On October 28, the Florida Phoenix reported:

“University of Florida’s Faculty Senate voiced its disapproval of the secretive selection process for a new university president, with a vote of ‘no confidence’ on Thursday over the sole finalist — Nebraska’s U.S. Sen. Ben Sasse.”

https://floridaphoenix.com/2022/10/28/in-a-rare-move-uf-faculty-senate-…

In 2019, chief operating officer and professor in the Schar School of Policy and Government at George Mason University Judith Wilde observed, “[Secret] searches go against the most basic tenet of the university: shared governance.” They engender a “lack of trust/support on the part of faculty, staff, students and the larger community.”

“LoMonte said instances like this in which boards leave only one option often make stakeholders feel as though they were left out of the process, and they can sow distrust.

“‘If the community believes that your presidency was foisted on them by a bunch of remote business executives and headhunters, they are going to start off with skepticism and distrust.

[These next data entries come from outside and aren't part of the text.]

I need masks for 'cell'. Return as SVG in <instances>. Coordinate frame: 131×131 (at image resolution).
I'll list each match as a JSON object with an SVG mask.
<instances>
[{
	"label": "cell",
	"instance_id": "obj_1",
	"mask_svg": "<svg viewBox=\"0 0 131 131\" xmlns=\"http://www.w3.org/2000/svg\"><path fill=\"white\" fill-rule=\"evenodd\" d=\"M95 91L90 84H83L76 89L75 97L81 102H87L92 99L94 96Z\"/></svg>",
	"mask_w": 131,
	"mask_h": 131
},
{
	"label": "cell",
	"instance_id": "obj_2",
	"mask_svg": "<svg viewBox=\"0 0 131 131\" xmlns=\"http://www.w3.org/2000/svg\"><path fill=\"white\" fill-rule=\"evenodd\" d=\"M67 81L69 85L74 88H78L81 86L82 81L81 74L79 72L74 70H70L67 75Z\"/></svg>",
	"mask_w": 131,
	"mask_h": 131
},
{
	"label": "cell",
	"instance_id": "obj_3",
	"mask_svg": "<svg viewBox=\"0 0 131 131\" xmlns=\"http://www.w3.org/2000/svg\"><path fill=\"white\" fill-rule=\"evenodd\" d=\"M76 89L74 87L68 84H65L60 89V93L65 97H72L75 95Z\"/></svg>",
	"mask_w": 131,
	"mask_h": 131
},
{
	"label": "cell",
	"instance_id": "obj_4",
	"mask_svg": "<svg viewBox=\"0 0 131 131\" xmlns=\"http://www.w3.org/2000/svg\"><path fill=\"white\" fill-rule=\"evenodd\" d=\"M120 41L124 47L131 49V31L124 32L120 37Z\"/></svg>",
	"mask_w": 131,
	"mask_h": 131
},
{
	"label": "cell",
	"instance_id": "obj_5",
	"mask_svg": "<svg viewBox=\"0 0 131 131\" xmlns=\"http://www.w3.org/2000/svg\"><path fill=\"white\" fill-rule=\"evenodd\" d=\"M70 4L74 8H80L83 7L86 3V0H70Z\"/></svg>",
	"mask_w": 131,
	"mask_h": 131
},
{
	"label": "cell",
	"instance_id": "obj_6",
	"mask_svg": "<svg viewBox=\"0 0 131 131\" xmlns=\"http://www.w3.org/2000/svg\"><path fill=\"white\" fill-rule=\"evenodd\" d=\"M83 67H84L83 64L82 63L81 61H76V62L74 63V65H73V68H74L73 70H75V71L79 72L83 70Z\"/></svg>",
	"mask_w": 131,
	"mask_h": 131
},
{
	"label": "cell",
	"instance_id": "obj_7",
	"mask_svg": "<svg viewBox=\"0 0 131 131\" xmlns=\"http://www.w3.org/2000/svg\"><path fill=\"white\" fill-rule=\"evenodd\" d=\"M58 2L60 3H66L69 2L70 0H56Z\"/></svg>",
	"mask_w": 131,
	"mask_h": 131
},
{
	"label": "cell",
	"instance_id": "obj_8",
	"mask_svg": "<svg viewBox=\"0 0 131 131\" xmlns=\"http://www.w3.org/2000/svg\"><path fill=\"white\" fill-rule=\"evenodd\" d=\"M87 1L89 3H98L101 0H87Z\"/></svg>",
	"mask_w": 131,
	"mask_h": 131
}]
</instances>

Surely it’s better to find out early that the person you’ve identified was a mismatch with the campus culture.’”

Closer to home, Kentucky should consider the controversial appointment of Christopher Brown ll as president of Kentucky State University in 2017, his scandal ridden tenure, and his abrupt resignation in 2021.

https://www.chronicle.com/article/presidential-search-has-faculty-membe…

https://www.state-journal.com/education/the-most-terrible-horrible-thin…

KSU is currently engaged in a legislatively directed presidential search that is, if nothing else, ostensibly more open. 

https://www.state-journal.com/education/kentucky-state-presidential-sea…

Even the brief tenure of University of Louisville president Neely Bendaputi — who arrived in 2018 and departed in 2021 — raised eyebrows. 

“A tenure of less than four years,” Otts notes,  “is considered short for a university leader.”

Will a closed presidential search process yield a better outcome at UofL, and a president with “staying power,” this time? Will the ostensibly more open presidential search process at KSU — imposed by state lawmakers and the Council on Postsecondary Education in exchange for a financial bailout — produce a qualified president with the skills required to navigate the difficult waters that lie ahead for the troubled university?

Or is it time to rethink the secret public university search model in Kentucky altogether?